**Passage provided**
We specialize things like :hyperfiddle/fiddle-ident (:db.unique/identity) (over just :db/ident) because it takes a role similar to “entity types”.

This is all just my opinion and definitely out of sync with examples I’ve seen from Cognitect.

I would try to be careful to not map too directly a Datomic schema with the idea of class (type). One of the interesting aspect of the Datomic information model is that it allows to think in terms of composable sets of attributes rather than types. An entity is not restricted to one type but can have attributes from different sets. One example is the Codeq schema: https://github.com/downloads/Datomic/codeq/codeq.pdf See how the namespaces group a set of related attributes together and how entities mix those attributes from different namespaces?

Here is a log from #datomic this morning

pvillegas12: Looking at schema design https://docs.datomic.com/cloud/best.html#group-related-attributes, it looks like the best practice is to namespace attributes. However, is it not better to leverage the universal schema (specially with spec in mind)? Why would you prefer :release/name , :artist/name , and :movie/name , over something generic like :model/name where you would define one spec instead of 3 different ones? Want to hear the tradeoffs between both approaches (1. Namespace all attributes pertaining to an entity in your business domain (explosion of attributes), 2. Leverage the universal schema to have shared attributes through your entities) (edited)

Bart: I don’t know spec yet but I do try to use generic attributes where I can, but curious how would you use spec here?
spect would check the entity you are referring to? like, this model is release, artist, etc…

dustingetz: :facebook/person-name has different validation rules than :linkedin/person-name. If they have the same semantics and validation rules, then use the same attribute. That way they can also share code that implements some semantics. Another example is :commonmark/markdown vs :github/markdown

dustingetz: I think attributes that originate from the same system (which is pretty much most attributes) generally benefit from sharing semantics. For example, :amazon/product-title is probably useful on both books and electronics, but :amazon/isbn is not. If you’re just tagging stuff with a string for display to the user, i see benefit from having the same attribute, and see pointless cost from differing it. In the future you can & will change this stuff anyway

pvillegas12: A downside I see from going universal schema with all attributes is as follows: I created a company entity which had address information and business information. All of these attributes are shared so they don’t have the :company/ prefix. When I’m going to query for all companies in datalog I have no way of specifying an attribute which is exclusively company based.
Another area of interest is that of refs. If I have an attribute that references let’s say an invoice, why would I not always want an :invoiceable/invoice attribute vs a :company/invoice or :inventory/invoice?

**Data lines**
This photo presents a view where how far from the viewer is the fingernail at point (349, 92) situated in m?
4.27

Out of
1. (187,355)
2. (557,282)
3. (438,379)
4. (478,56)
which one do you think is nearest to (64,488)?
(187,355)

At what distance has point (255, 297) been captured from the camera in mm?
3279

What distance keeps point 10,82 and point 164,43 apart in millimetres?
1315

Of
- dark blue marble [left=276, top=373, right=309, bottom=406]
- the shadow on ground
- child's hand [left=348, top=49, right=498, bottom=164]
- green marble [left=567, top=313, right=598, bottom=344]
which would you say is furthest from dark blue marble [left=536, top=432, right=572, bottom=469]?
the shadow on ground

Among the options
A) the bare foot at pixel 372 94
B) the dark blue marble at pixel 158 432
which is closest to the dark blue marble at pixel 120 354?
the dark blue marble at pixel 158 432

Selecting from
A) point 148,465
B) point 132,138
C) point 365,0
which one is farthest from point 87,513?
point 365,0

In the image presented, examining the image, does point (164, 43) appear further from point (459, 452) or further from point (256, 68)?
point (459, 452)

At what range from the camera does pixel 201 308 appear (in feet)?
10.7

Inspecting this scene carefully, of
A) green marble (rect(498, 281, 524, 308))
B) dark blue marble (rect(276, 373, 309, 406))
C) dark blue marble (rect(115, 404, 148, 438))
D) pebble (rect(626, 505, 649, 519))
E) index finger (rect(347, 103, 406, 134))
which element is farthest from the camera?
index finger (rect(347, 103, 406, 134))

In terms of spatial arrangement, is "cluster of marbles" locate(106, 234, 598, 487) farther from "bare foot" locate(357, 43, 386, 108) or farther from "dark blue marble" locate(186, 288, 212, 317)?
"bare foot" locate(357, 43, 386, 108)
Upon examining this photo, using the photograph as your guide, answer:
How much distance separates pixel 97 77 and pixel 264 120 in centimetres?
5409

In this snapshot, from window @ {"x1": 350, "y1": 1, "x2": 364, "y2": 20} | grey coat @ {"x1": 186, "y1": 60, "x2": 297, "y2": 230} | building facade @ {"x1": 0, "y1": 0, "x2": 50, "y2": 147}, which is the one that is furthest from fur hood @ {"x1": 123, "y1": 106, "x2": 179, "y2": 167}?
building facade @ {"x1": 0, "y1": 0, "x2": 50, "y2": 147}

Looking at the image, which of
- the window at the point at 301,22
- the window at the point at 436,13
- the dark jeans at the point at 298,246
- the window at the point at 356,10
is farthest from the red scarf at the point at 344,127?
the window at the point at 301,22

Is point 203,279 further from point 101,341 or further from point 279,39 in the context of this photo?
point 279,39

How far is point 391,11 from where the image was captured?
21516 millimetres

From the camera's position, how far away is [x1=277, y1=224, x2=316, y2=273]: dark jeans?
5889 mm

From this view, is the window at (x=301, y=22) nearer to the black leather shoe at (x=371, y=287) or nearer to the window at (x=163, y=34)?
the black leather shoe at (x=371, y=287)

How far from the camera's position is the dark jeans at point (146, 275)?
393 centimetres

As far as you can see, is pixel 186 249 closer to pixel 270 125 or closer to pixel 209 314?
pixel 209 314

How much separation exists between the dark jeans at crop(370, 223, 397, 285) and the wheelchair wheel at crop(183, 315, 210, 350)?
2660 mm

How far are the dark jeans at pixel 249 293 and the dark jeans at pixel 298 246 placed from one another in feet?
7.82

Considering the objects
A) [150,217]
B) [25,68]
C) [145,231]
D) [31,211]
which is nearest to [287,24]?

**Objective**
Rewrite the Datomic schema discussion between "We specialize things" and "seen from Cognitect.", inclusive, substituting "view" for "opinion". Draw only on the Datomic schema discussion, not on the data.

**Output of the exercise**
We specialize things like :hyperfiddle/fiddle-ident (:db.unique/identity) (over just :db/ident) because it takes a role similar to “entity types”.

This is all just my view and definitely out of sync with examples I’ve seen from Cognitect.